**WHAT THIS TASK INVOLVES**
Carry on the biography of Chris Decker, picking up right after its final sentence.

**GIVEN TEXT**
/---

MHA for The Straits – White Bay North
- In office 1985–1999
- Preceded by: Ed Roberts
- Succeeded by: Brian Tobin

Personal details
- Born: November 17, 1941 St. Anthony, Newfoundland and Labrador
- Died: August 8, 2015 (aged 73) Newfoundland and Labrador
- Party: Liberal Party of Newfoundland and Labrador
- Occupation: Businessman

= Chris Decker =

Canadian politician

Christopher Robert Decker (November 17, 1941 - August 8, 2015) was an English United Church clergyman, businessman and politician in Newfoundland and Labrador. He represented The Straits – White Bay North in the Newfoundland House of Assembly from 1985 to 1999.

The son of Alan Decker and Leah Simms, he was born in St. Anthony and grew up in Roddickton. He attended high school in Roddickton and Prince Of Wales College and went on to receive a BA from Memorial University and a Master of Divinity from Pine Hill Divinity Hall in Halifax, Nova Scotia. Decker served as a minister in various places in Canada. In 1967, he married Patricia Roberts. In 1972, Decker returned to Roddickton, where he operated several businesses and served two terms as mayor. He served as member and chair for the Strait of Belle Isle Integrated School Board and for the Vinland Integrated School Board. He also served on the Integrated Education Council for Newfoundland and Labrador. Decker was a member of the board of regents for Memorial University and served as chair from 2002 to 2003.

\---

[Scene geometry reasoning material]
/---

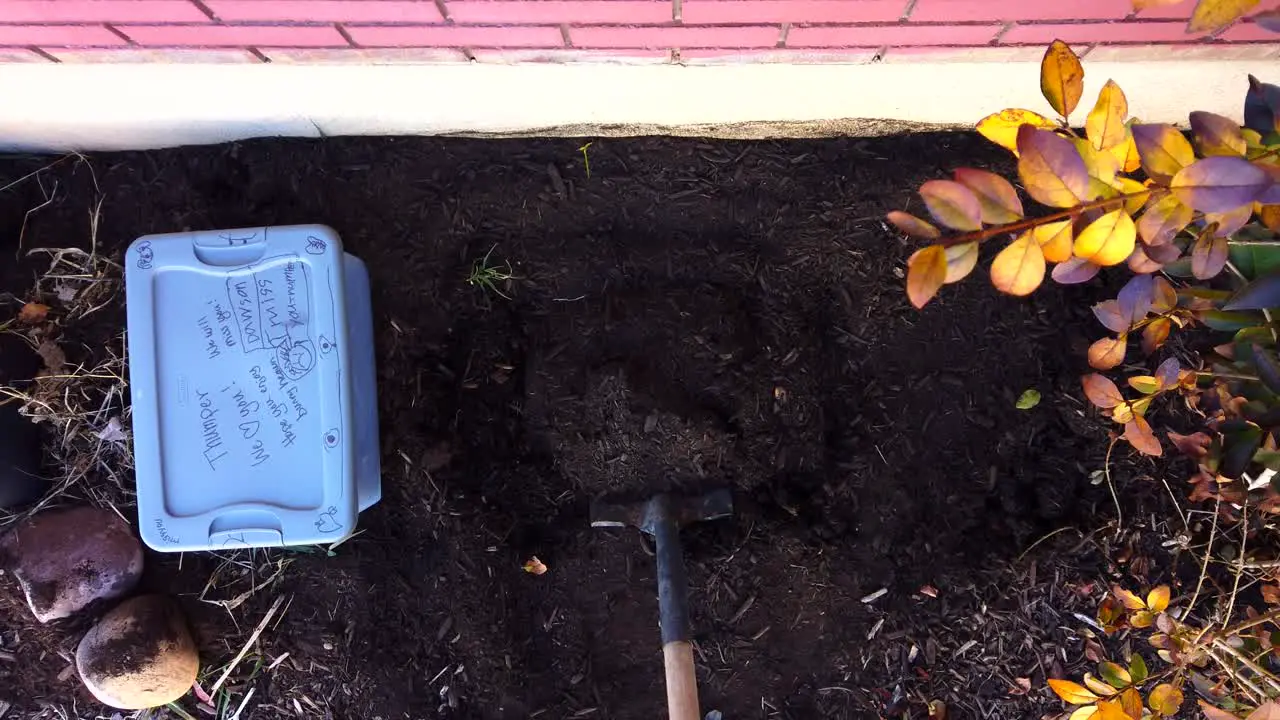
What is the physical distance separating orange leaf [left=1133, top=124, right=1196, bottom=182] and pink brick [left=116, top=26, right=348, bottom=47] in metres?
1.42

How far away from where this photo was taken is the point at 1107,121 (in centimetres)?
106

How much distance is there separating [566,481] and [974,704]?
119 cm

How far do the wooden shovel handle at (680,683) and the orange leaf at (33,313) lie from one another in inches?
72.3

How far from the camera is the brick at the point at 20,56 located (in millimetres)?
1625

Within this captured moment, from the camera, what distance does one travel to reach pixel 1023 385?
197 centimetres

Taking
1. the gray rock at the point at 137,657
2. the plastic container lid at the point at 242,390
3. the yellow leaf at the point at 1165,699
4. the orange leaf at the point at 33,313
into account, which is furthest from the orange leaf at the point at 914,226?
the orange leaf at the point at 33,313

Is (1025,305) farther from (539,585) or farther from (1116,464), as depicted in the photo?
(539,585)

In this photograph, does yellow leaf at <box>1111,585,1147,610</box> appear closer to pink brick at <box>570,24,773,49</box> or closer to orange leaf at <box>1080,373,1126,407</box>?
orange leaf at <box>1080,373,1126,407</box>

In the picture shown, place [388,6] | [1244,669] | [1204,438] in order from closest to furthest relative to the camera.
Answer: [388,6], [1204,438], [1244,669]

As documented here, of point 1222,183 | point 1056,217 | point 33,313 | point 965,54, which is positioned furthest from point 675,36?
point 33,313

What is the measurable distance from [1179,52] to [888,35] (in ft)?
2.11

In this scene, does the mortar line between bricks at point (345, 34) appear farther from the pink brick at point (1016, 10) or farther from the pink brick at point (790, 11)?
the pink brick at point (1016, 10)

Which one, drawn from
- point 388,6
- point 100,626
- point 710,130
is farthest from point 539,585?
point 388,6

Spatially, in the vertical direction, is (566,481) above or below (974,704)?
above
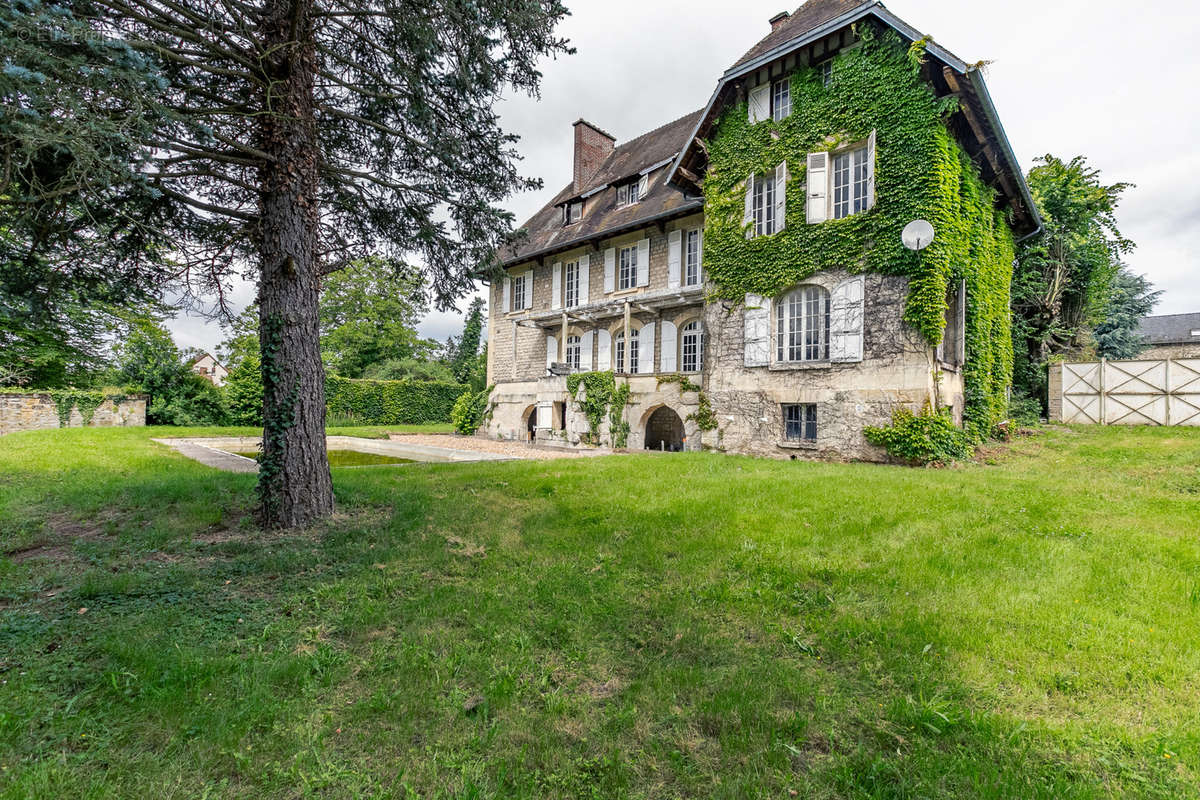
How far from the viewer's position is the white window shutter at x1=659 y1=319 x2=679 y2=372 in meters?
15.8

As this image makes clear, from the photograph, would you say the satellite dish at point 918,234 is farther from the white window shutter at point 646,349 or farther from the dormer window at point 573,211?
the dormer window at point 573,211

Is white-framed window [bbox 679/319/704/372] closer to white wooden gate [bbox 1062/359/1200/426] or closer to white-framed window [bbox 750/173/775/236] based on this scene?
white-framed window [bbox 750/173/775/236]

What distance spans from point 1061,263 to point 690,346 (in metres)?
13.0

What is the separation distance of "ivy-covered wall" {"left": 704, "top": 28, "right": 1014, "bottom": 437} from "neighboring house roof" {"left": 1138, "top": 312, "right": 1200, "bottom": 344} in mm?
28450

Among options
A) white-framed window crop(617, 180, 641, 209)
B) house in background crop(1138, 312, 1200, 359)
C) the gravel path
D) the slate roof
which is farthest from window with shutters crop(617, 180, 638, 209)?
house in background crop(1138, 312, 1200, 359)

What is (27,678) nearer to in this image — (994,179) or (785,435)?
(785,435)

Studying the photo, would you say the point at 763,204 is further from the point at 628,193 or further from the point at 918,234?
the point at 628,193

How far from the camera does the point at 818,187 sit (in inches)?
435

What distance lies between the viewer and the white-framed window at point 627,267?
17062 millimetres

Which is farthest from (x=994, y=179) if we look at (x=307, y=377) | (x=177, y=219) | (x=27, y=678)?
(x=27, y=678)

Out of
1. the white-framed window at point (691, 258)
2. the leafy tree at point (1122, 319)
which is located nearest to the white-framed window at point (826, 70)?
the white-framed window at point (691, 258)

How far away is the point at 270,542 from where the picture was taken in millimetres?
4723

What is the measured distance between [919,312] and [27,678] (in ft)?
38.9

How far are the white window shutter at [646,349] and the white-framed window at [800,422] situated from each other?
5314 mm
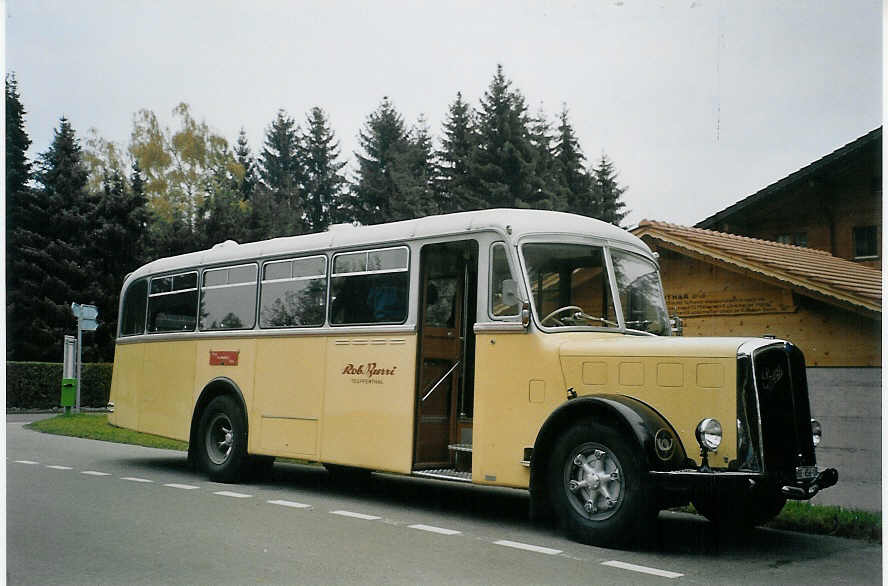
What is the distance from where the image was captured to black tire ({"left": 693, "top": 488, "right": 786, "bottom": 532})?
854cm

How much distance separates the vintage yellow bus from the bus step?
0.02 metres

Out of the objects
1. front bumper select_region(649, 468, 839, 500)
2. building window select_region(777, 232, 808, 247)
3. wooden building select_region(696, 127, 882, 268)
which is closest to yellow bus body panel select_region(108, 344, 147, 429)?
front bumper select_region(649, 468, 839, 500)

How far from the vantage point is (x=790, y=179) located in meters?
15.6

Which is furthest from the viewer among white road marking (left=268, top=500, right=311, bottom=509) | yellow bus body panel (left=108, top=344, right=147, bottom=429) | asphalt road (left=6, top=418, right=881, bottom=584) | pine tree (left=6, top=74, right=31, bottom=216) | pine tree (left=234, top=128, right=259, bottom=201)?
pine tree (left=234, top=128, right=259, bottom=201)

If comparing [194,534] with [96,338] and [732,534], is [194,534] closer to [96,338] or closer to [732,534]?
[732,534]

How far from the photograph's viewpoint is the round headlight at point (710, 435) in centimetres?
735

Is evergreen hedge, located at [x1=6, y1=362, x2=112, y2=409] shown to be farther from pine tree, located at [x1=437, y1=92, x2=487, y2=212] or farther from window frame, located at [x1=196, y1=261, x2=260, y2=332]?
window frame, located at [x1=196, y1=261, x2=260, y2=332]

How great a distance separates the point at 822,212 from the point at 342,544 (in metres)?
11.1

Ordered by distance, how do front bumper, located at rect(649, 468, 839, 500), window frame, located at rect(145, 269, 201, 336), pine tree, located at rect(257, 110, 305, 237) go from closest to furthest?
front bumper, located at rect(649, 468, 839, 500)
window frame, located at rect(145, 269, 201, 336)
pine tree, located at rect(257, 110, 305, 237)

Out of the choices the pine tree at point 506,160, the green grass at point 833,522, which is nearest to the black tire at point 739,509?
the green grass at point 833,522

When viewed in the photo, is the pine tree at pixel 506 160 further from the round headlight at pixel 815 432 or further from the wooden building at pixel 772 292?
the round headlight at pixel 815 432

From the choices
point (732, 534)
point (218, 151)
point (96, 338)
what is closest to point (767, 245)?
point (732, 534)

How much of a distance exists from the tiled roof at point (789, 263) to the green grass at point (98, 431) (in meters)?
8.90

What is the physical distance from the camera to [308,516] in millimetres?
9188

\---

**EXERCISE OUTPUT**
Decker was elected to the Newfoundland assembly in 1985; he was reelected in 1989, 1993 and 1996. He served in the provincial cabinet as Minister of Health, as Minister of Justice and Attorney General and as Minister of Education.

After leaving politics in 1999, he worked as a consultant. Decker also published three books:
- Gravel Pit Campers (2010)
- Dissolution (2012)
- By Right of Soil (2011)

Decker died of cancer at the age of 73.